Save Games; how do they work?

Depending on internationalization support (on consoles – on PC, you gotta roll your own UI), it may be a bunch of work to support naming saves in a certification-compliant way (proper UI flow, support in the game font for all supported languages, catching all the weird corner cases like blank names, name lengths, etc.). A rule of thumb is: if there is no other text input in the game, it’s reasonably likely that save slots will be used instead of named saves.

Yeah, it was pretty bad at launch. I cleared out a gigabyte worth of saves twice before I finished it the first time

Ppl, it’s very simple.

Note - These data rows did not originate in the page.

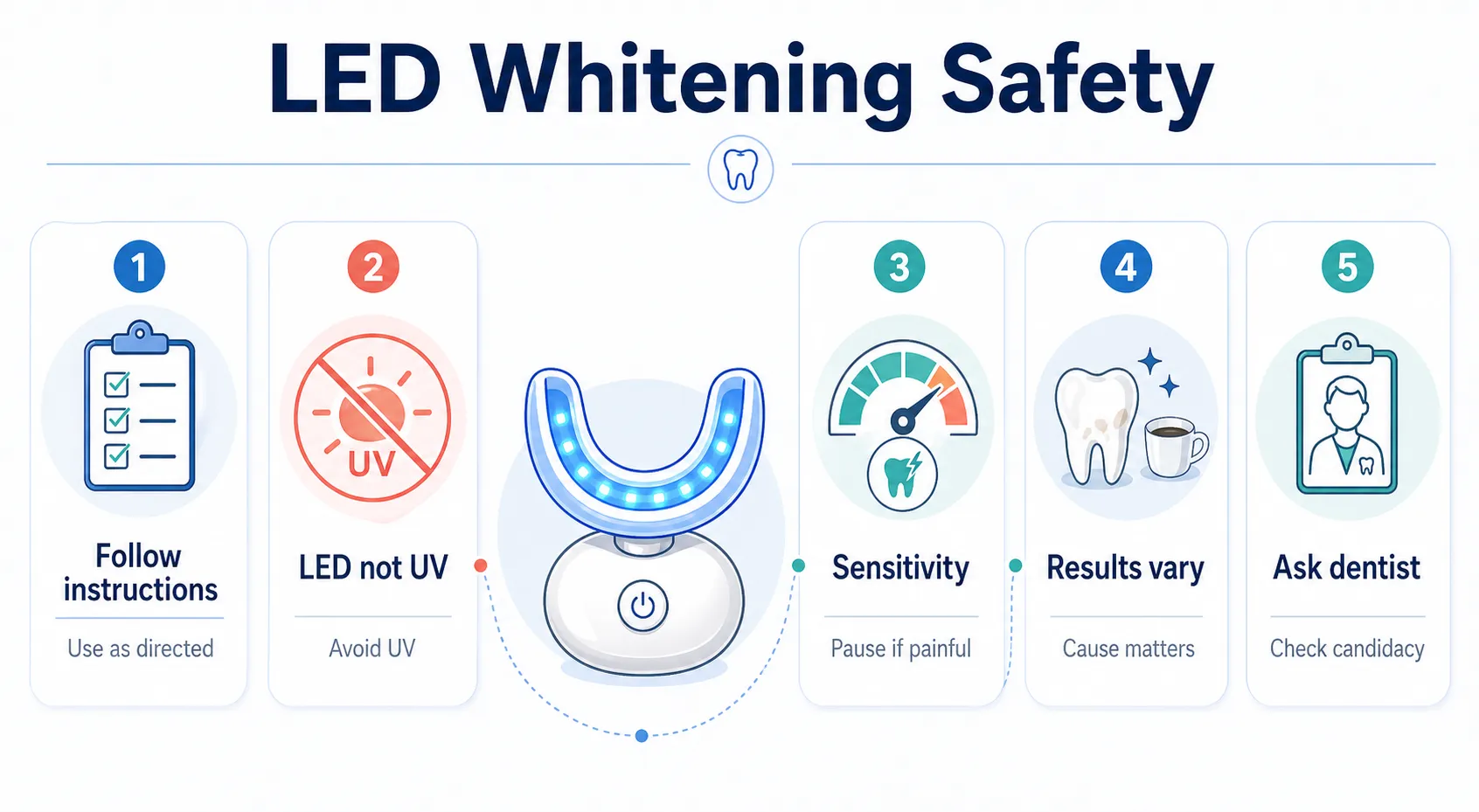 LED Whitening Safety

1

Follow instructions

Use as directed

2

UV

LED not UV

Avoid UV

3

Sensitivity

Pause if painful

4

Results vary

Cause matters

5

Ask dentist

Check candidacy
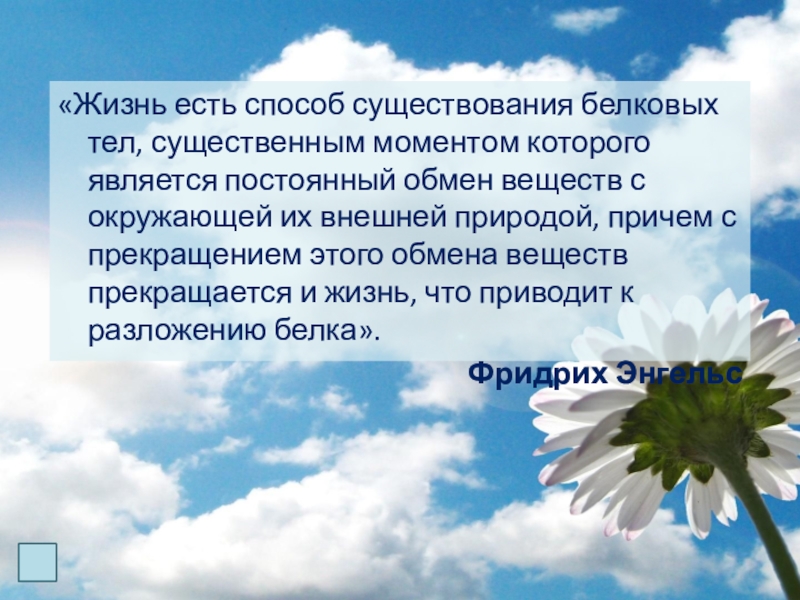 «Жизнь есть способ существования белковых тел, существенным моментом которого является постоянный обмен веществ с окружающей их внешней природой, причем с прекращением этого обмена веществ прекращается и жизнь, что приводит к разложению белка».

Фридрих Энгельс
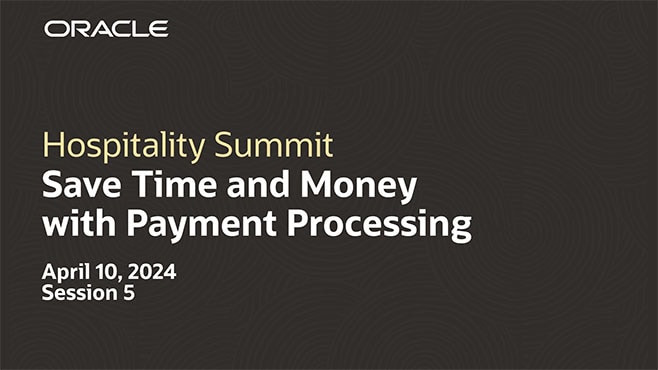 ORACLE

Hospitality Summit
Save Time and Money with Payment Processing

April 10, 2024
Session 5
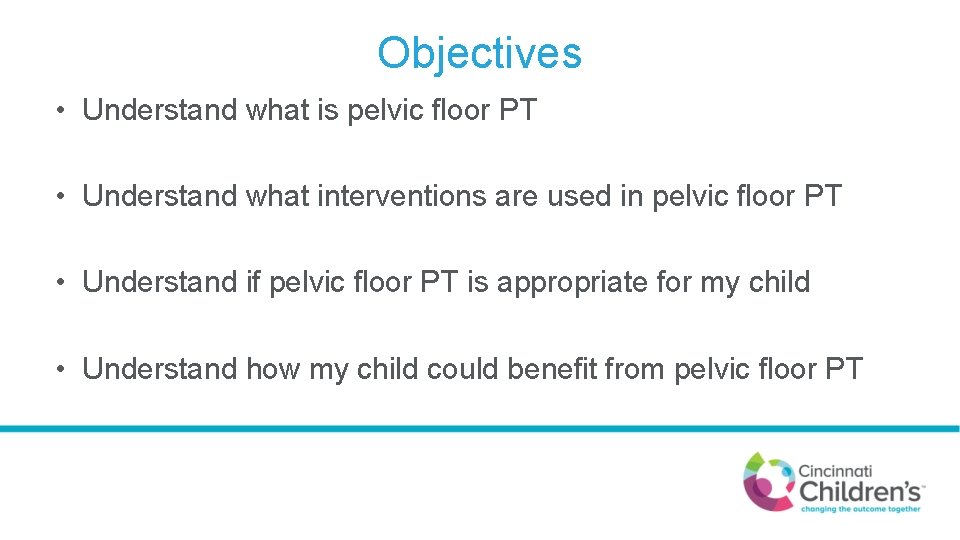 Objectives

• Understand what is pelvic floor PT

• Understand what interventions are used in pelvic floor PT

• Understand if pelvic floor PT is appropriate for my child

• Understand how my child could benefit from pelvic floor PT

Cincinnati Children's
changing the outcome together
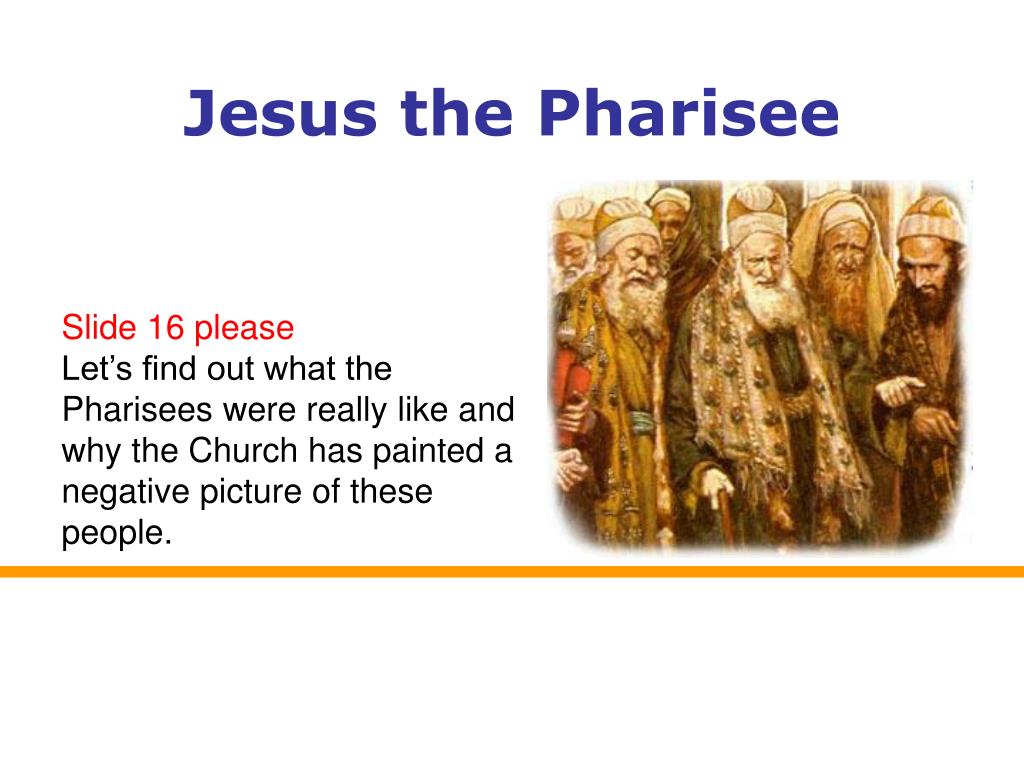 Jesus the Pharisee

Slide 16 please
Let’s find out what the Pharisees were really like and why the Church has painted a negative picture of these people.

The laws of physics are deterministical, meaning that a blind watchmaker could evolve the state of the game given an initial state. So all you have to do is save the initial state, and then run everything forwards in time. The trick is that you have to run everything faster than real-time because you don’t want to spend several hours waiting for your World of Warcraft toon to level up to 85 every time. So some games like MMORTSes will save the end state and then run everything backwards in time, saving vast amounts.

You can trust me, because I always check my facts before posting nonsense to bulletin bords.

This thread is bringing back x86/PPC floating-point implementation difference and edge-cases multithreaded engine job order physics resolution debugging nightmares, thanks guys.

Don’t forget floating point precision and 3rd party code changing it willy-nilly!

You’re forgetting about the need for a good entropy reversal engine to avoid an infinite past overflow.

I’m still using the same drive, much later. Never had any drive problems. I save a lot.